All of that said, Endgame succeeds because it ultimately satisfies on an emotional, psychological and narrative level as a conclusion to the twenty-two film Marvel epic that has dominated popular culture for the last decade. The story leaves no loose ends or arcs unfulfilled, and that is really all you can ask from a movie like this.

The sun at the center of this cinematic universe is Robert Downey Jr, whose skill, charisma and charm have propelled the MCU forward from day one. Without Downey Jr as Iron Man, none of this stuff works…none of it. Chris Evans, Chris Hemsworth, Chris Pratt, Mark Ruffalo and all the rest do solid work as their respective super heroes, but none of them could carry this franchise like Downey Jr. has. When Downey Jr. stops being Iron Man, and that day will eventually come, Marvel/Disney is going to take a big hit…I promise you that.

The ensemble of Endgame all do decent if unspectacular work with a few notable exceptions. On the plus side, Paul Rudd and Chris Hemsworth are fantastic, as both of them fully commit and have impeccable comedy chops (who would’ve thought that Thor would be the comedy gold in the Marvel universe?). As for the negative side…good lord…Brie Larson is just dreadful. Now to be fair, I have not seen Captain Marvel…so maybe she is great in that, but in Endgame you could’ve replaced her with a cigar store wooden Indian and it wouldn’t have made the slightest bit of difference. Larson is so dead-eyed it seems like she died on the table while undergoing a charisma bypass and we are left to watch her corpse be animatronically maneuvered throughout the movie.

There are also some issues with narrative incoherence in the film, mostly dealing with the topic of time travel. The lack of “time travel rules” clarity makes the whole enterprise pretty confusing and logically unstable if you try and follow it too closely. The best approach is to leave logic at home, where it is hopefully safe and sound, and just go with where the movie takes you. The logic/time travel issue though is a big reason that the film doesn’t soared like Infinity War did, which had a very clear and concise plot from which all of the action seamlessly flowed. In Endgame the plot feels more like a manufactured way for Disney to escape any commitment to what took place in Infinity War that could dare harm the corporate bottom line by taking away some cash cows.

While Endgame is the end of this phase of the MCU, Disney has a plethora of Marvel movies lined up for the next few years as they keep the assembly line going. As stated, the next phase is going to have a bumpy time of it as Disney is trying to transition to younger and more diverse stars to refill some roles. Disney is betting big that Brie Larson and Captain Marvel will be the female equivalent of Robert Downey Jr. and Iron Man, the new sun at the center of the Marvel universe. That is a bad bet, as Larson has big shoes to fill and very little feet with which to fill them.

Disney’s desire for more diverse Marvel movie characters, like a Black Captain America or a Latina Hulk, may (or may not) be a noble idea, but just as it did in comic book sales, it will negatively affect the bottom line at the box office.

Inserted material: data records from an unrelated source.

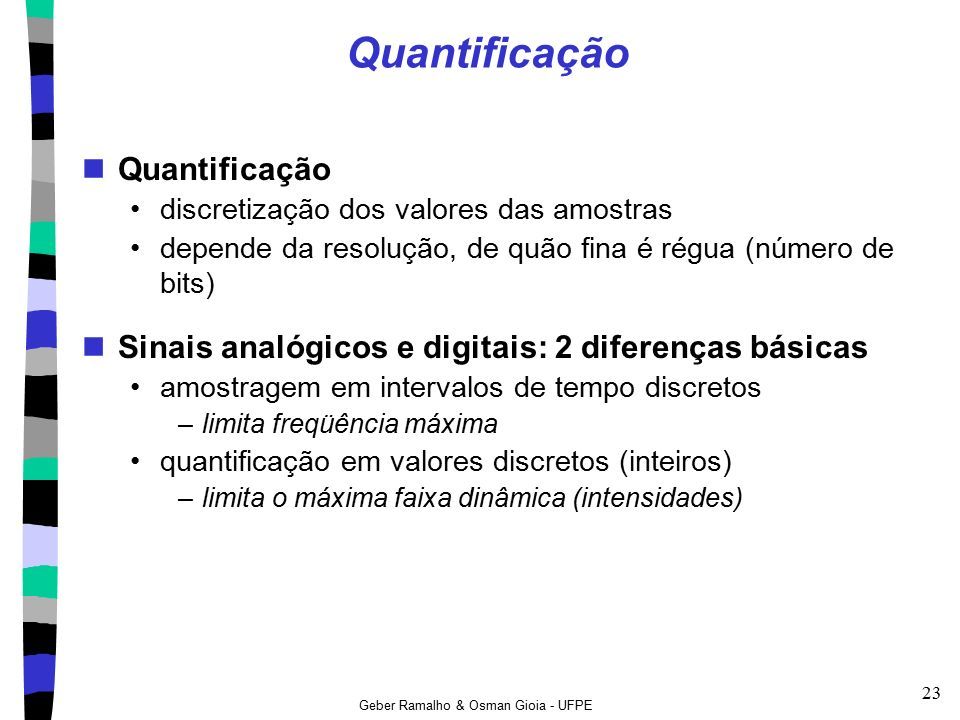 Quantificação

Quantificação
• discretização dos valores das amostras
• depende da resolução, de quão fina é régua (número de bits)

Sinais analógicos e digitais: 2 diferenças básicas
• amostragem em intervalos de tempo discretos
– limita freqüência máxima
• quantificação em valores discretos (inteiros)
– limita o máxima faixa dinâmica (intensidades)

Geber Ramalho & Osman Gioia - UFPE

23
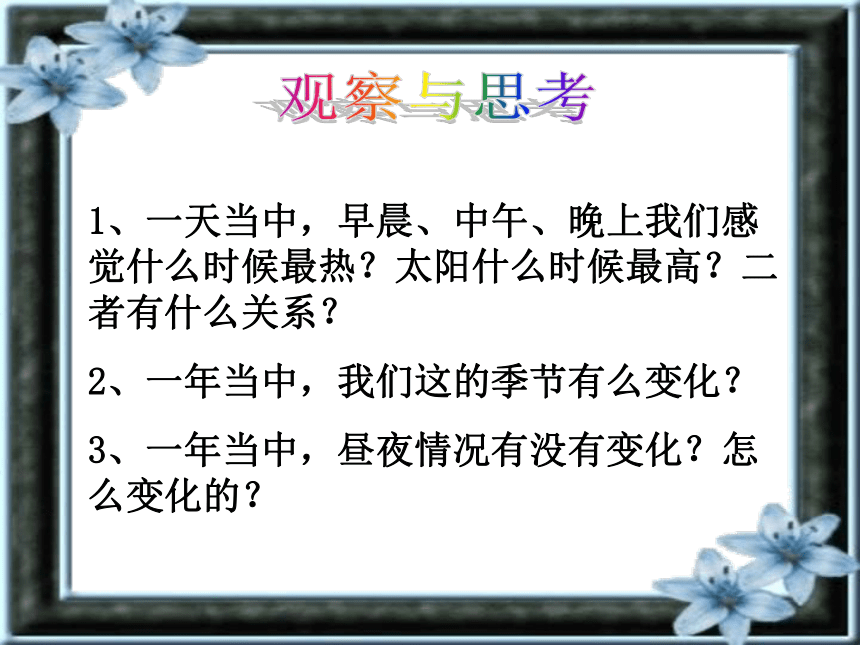 观察与思考

1、一天当中，早晨、中午、晚上我们感觉什么时候最热？太阳什么时候最高？二者有什么关系？

2、一年当中，我们这的季节有么变化？

3、一年当中，昼夜情况有没有变化？怎么变化的？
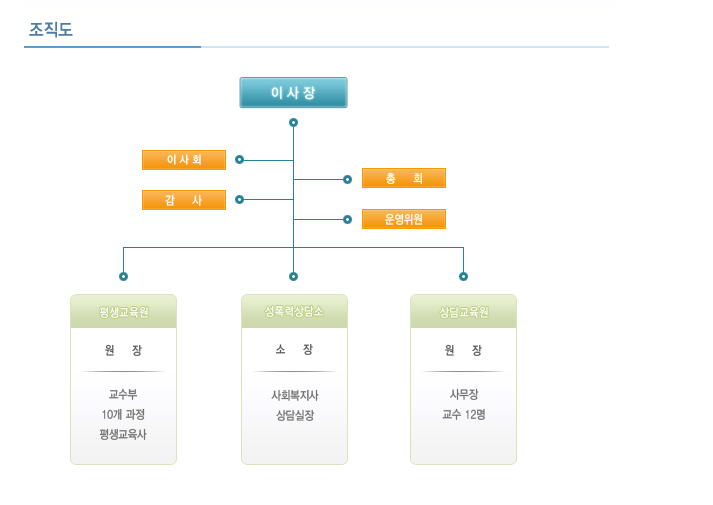 조직도

이 사 장

이 사 회

감 사

총 회

운영위원

평생교육원

원 장

교수부
10개 과정
평생교육사

성폭력상담소

소 장

사회복지사
상담실장

상담교육원

원 장

사무장
교수 12명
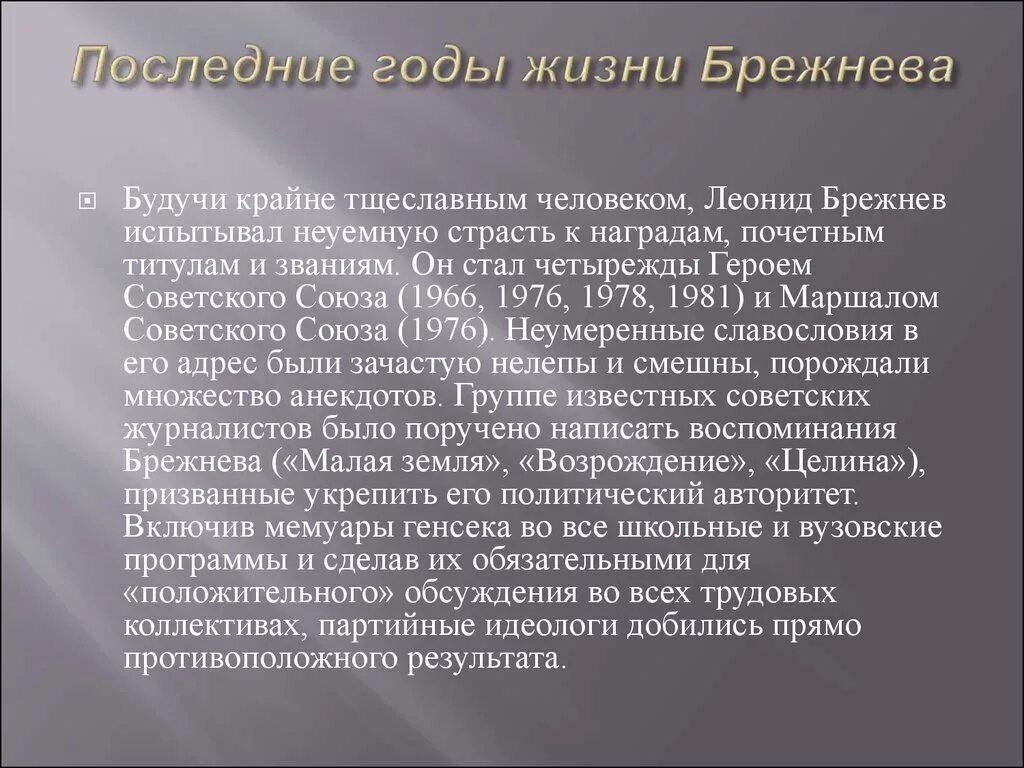 Последние годы жизни Брежнева

Будучи крайне тщеславным человеком, Леонид Брежнев испытывал неуемную страсть к наградам, почетным титулам и званиям. Он стал четырежды Героем Советского Союза (1966, 1976, 1978, 1981) и Маршалом Советского Союза (1976). Неумеренные славословия в его адрес были зачастую нелепы и смешны, порождали множество анекдотов. Группе известных советских журналистов было поручено написать воспоминания Брежнева («Малая земля», «Возрождение», «Целина»), призванные укрепить его политический авторитет. Включив мемуары генсека во все школьные и вузовские программы и сделав их обязательными для «положительного» обсуждения во всех трудовых коллективах, партийные идеологи добились прямо противоположного результата.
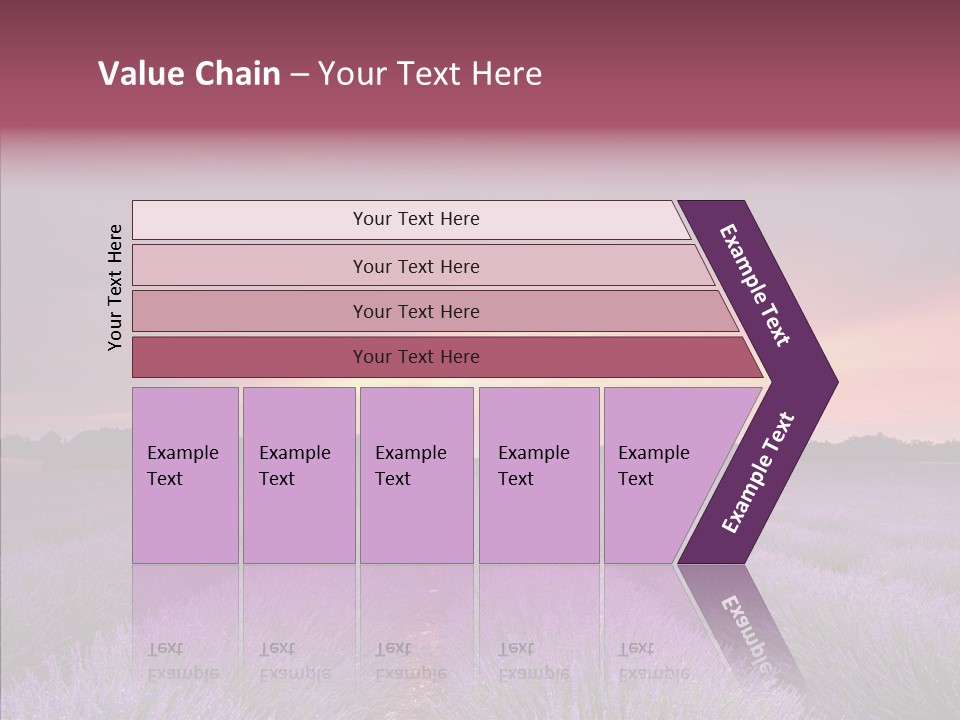 Value Chain – Your Text Here

Your Text Here

Your Text Here

Your Text Here

Your Text Here

Your Text Here

Example Text

Example Text

Example Text

Example Text

Example Text

Example Text

Example Text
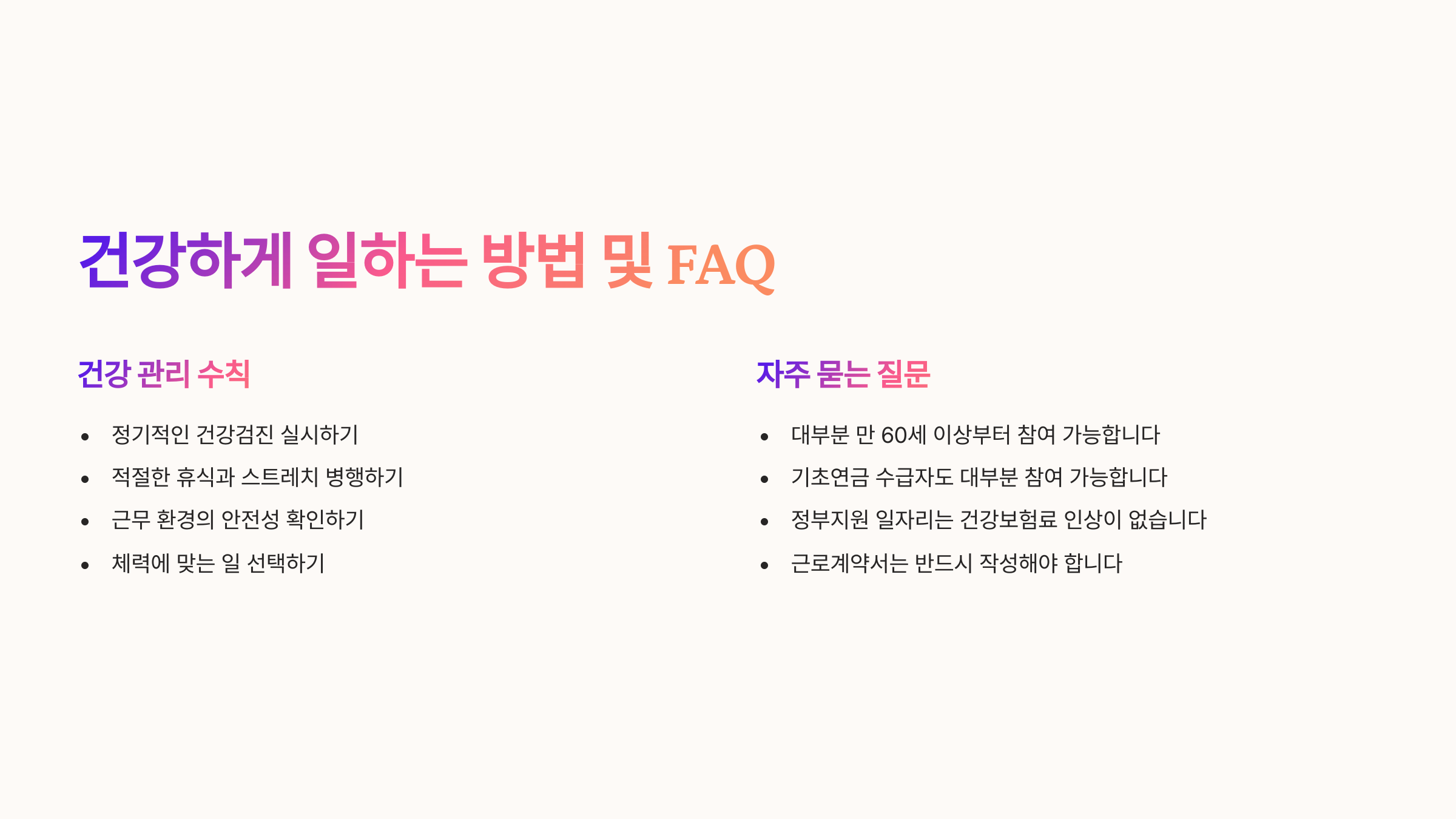 건강하게 일하는 방법 및 FAQ

건강 관리 수칙

- 정기적인 건강검진 실시하기
- 적절한 휴식과 스트레치 병행하기
- 근무 환경의 안전성 확인하기
- 체력에 맞는 일 선택하기

자주 묻는 질문

- 대부분 만 60세 이상부터 참여 가능합니다
- 기초연금 수급자도 대부분 참여 가능합니다
- 정부지원 일자리는 건강보험료 인상이 없습니다
- 근로계약서는 반드시 작성해야 합니다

In my opinion it will also affect the artistic and cultural value of the films, for as I keep saying, “wokeness kills art”….but that is a painful discussion for another day.

In conclusion, Avengers: Endgame is a worthy finish to this phase of the Marvel Cinematic Universe franchise. The film has its ups and downs but ultimately is a satisfactory ending for the long journey we’ve all been on with these characters over the last decade. If your a fan of super hero movies, you should plunk down your Disney tax and help pad Bob Iger’s bank account by seeing the movie in the theatre. If you have just a passing interest in super hero movies, then wait for it to come out on cable or on Disney’s soon to be active streaming service, which will no doubt bring in even more gobs of money for Mickey Mouse. But Mickey should enjoy this ride while it lasts, because it won’t last forever. Just over the horizon there could be some some stormy weather waiting for Disney.